*** Opening of Data shown ***

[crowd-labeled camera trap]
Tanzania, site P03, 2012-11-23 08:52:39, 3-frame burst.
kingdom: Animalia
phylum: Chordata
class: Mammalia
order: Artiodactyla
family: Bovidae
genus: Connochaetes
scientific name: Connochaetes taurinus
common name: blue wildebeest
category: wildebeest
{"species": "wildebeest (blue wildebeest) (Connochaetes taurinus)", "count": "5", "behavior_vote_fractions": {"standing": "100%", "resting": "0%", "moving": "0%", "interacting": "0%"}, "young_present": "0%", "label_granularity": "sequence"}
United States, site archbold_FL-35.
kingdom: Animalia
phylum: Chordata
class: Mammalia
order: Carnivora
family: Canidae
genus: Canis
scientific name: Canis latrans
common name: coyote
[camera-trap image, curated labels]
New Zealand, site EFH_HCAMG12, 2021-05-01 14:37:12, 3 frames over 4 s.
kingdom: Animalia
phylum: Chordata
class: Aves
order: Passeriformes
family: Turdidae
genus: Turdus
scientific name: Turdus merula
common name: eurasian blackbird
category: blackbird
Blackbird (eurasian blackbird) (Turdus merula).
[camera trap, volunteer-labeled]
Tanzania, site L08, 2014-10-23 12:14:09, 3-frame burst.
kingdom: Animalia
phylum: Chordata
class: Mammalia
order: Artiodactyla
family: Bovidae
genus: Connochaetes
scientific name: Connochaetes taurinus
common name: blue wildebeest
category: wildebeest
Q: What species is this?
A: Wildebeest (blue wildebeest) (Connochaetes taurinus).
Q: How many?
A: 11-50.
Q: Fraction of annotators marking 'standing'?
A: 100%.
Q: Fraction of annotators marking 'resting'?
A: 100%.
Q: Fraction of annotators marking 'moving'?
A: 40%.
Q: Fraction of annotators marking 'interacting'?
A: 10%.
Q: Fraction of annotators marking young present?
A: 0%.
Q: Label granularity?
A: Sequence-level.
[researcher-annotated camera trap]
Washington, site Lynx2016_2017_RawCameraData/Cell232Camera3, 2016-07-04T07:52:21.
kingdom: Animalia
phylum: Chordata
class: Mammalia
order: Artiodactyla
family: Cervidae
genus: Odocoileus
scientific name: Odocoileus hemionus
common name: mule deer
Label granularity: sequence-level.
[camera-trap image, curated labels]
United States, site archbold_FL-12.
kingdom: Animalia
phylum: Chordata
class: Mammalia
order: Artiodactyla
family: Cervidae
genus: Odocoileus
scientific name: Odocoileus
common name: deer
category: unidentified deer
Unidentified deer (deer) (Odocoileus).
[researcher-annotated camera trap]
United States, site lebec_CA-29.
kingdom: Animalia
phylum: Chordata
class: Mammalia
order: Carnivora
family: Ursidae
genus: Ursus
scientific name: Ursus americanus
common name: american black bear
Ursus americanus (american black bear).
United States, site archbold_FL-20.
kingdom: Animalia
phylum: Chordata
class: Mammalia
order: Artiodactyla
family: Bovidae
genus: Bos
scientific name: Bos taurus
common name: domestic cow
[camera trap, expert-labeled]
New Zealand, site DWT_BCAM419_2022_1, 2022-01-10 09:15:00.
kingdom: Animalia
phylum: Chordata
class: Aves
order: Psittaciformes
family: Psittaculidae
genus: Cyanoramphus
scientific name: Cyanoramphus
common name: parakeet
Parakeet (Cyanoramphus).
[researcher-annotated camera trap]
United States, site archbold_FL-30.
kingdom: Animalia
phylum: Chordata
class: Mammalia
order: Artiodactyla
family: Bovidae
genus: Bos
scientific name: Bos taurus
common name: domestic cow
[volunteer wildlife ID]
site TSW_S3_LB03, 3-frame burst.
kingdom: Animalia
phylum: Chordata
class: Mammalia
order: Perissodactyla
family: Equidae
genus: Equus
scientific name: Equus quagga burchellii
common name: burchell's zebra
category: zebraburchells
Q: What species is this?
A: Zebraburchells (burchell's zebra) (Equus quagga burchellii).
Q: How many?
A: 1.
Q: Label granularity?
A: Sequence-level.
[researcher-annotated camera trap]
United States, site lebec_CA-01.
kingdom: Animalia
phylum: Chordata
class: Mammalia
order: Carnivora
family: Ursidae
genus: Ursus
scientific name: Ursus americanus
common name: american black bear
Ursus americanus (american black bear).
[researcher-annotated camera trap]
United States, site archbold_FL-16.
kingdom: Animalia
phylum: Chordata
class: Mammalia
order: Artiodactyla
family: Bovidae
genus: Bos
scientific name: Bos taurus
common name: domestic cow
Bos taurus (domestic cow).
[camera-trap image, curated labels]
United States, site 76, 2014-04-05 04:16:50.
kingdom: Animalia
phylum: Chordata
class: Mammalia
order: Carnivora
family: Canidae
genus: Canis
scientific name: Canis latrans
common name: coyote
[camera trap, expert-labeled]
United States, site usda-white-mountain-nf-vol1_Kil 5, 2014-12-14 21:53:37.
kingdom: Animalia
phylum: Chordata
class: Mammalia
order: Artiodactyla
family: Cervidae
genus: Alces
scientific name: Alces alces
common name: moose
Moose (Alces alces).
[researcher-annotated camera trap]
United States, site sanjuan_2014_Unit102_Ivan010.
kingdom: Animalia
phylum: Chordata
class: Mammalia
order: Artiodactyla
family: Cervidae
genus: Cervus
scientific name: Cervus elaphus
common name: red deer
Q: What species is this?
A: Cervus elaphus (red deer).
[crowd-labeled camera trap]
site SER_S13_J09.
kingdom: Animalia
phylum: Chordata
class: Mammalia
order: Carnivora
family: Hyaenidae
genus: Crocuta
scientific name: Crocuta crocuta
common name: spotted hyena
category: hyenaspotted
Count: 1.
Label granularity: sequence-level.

*** Close of Data shown ***

- **Exercise directions**
Recopy all of the records verbatim.

- **Answer space**
[crowd-labeled camera trap]
Tanzania, site P03, 2012-11-23 08:52:39, 3-frame burst.
kingdom: Animalia
phylum: Chordata
class: Mammalia
order: Artiodactyla
family: Bovidae
genus: Connochaetes
scientific name: Connochaetes taurinus
common name: blue wildebeest
category: wildebeest
{"species": "wildebeest (blue wildebeest) (Connochaetes taurinus)", "count": "5", "behavior_vote_fractions": {"standing": "100%", "resting": "0%", "moving": "0%", "interacting": "0%"}, "young_present": "0%", "label_granularity": "sequence"}
United States, site archbold_FL-35.
kingdom: Animalia
phylum: Chordata
class: Mammalia
order: Carnivora
family: Canidae
genus: Canis
scientific name: Canis latrans
common name: coyote
[camera-trap image, curated labels]
New Zealand, site EFH_HCAMG12, 2021-05-01 14:37:12, 3 frames over 4 s.
kingdom: Animalia
phylum: Chordata
class: Aves
order: Passeriformes
family: Turdidae
genus: Turdus
scientific name: Turdus merula
common name: eurasian blackbird
category: blackbird
Blackbird (eurasian blackbird) (Turdus merula).
[camera trap, volunteer-labeled]
Tanzania, site L08, 2014-10-23 12:14:09, 3-frame burst.
kingdom: Animalia
phylum: Chordata
class: Mammalia
order: Artiodactyla
family: Bovidae
genus: Connochaetes
scientific name: Connochaetes taurinus
common name: blue wildebeest
category: wildebeest
Q: What species is this?
A: Wildebeest (blue wildebeest) (Connochaetes taurinus).
Q: How many?
A: 11-50.
Q: Fraction of annotators marking 'standing'?
A: 100%.
Q: Fraction of annotators marking 'resting'?
A: 100%.
Q: Fraction of annotators marking 'moving'?
A: 40%.
Q: Fraction of annotators marking 'interacting'?
A: 10%.
Q: Fraction of annotators marking young present?
A: 0%.
Q: Label granularity?
A: Sequence-level.
[researcher-annotated camera trap]
Washington, site Lynx2016_2017_RawCameraData/Cell232Camera3, 2016-07-04T07:52:21.
kingdom: Animalia
phylum: Chordata
class: Mammalia
order: Artiodactyla
family: Cervidae
genus: Odocoileus
scientific name: Odocoileus hemionus
common name: mule deer
Label granularity: sequence-level.
[camera-trap image, curated labels]
United States, site archbold_FL-12.
kingdom: Animalia
phylum: Chordata
class: Mammalia
order: Artiodactyla
family: Cervidae
genus: Odocoileus
scientific name: Odocoileus
common name: deer
category: unidentified deer
Unidentified deer (deer) (Odocoileus).
[researcher-annotated camera trap]
United States, site lebec_CA-29.
kingdom: Animalia
phylum: Chordata
class: Mammalia
order: Carnivora
family: Ursidae
genus: Ursus
scientific name: Ursus americanus
common name: american black bear
Ursus americanus (american black bear).
United States, site archbold_FL-20.
kingdom: Animalia
phylum: Chordata
class: Mammalia
order: Artiodactyla
family: Bovidae
genus: Bos
scientific name: Bos taurus
common name: domestic cow
[camera trap, expert-labeled]
New Zealand, site DWT_BCAM419_2022_1, 2022-01-10 09:15:00.
kingdom: Animalia
phylum: Chordata
class: Aves
order: Psittaciformes
family: Psittaculidae
genus: Cyanoramphus
scientific name: Cyanoramphus
common name: parakeet
Parakeet (Cyanoramphus).
[researcher-annotated camera trap]
United States, site archbold_FL-30.
kingdom: Animalia
phylum: Chordata
class: Mammalia
order: Artiodactyla
family: Bovidae
genus: Bos
scientific name: Bos taurus
common name: domestic cow
[volunteer wildlife ID]
site TSW_S3_LB03, 3-frame burst.
kingdom: Animalia
phylum: Chordata
class: Mammalia
order: Perissodactyla
family: Equidae
genus: Equus
scientific name: Equus quagga burchellii
common name: burchell's zebra
category: zebraburchells
Q: What species is this?
A: Zebraburchells (burchell's zebra) (Equus quagga burchellii).
Q: How many?
A: 1.
Q: Label granularity?
A: Sequence-level.
[researcher-annotated camera trap]
United States, site lebec_CA-01.
kingdom: Animalia
phylum: Chordata
class: Mammalia
order: Carnivora
family: Ursidae
genus: Ursus
scientific name: Ursus americanus
common name: american black bear
Ursus americanus (american black bear).
[researcher-annotated camera trap]
United States, site archbold_FL-16.
kingdom: Animalia
phylum: Chordata
class: Mammalia
order: Artiodactyla
family: Bovidae
genus: Bos
scientific name: Bos taurus
common name: domestic cow
Bos taurus (domestic cow).
[camera-trap image, curated labels]
United States, site 76, 2014-04-05 04:16:50.
kingdom: Animalia
phylum: Chordata
class: Mammalia
order: Carnivora
family: Canidae
genus: Canis
scientific name: Canis latrans
common name: coyote
[camera trap, expert-labeled]
United States, site usda-white-mountain-nf-vol1_Kil 5, 2014-12-14 21:53:37.
kingdom: Animalia
phylum: Chordata
class: Mammalia
order: Artiodactyla
family: Cervidae
genus: Alces
scientific name: Alces alces
common name: moose
Moose (Alces alces).
[researcher-annotated camera trap]
United States, site sanjuan_2014_Unit102_Ivan010.
kingdom: Animalia
phylum: Chordata
class: Mammalia
order: Artiodactyla
family: Cervidae
genus: Cervus
scientific name: Cervus elaphus
common name: red deer
Q: What species is this?
A: Cervus elaphus (red deer).
[crowd-labeled camera trap]
site SER_S13_J09.
kingdom: Animalia
phylum: Chordata
class: Mammalia
order: Carnivora
family: Hyaenidae
genus: Crocuta
scientific name: Crocuta crocuta
common name: spotted hyena
category: hyenaspotted
Count: 1.
Label granularity: sequence-level.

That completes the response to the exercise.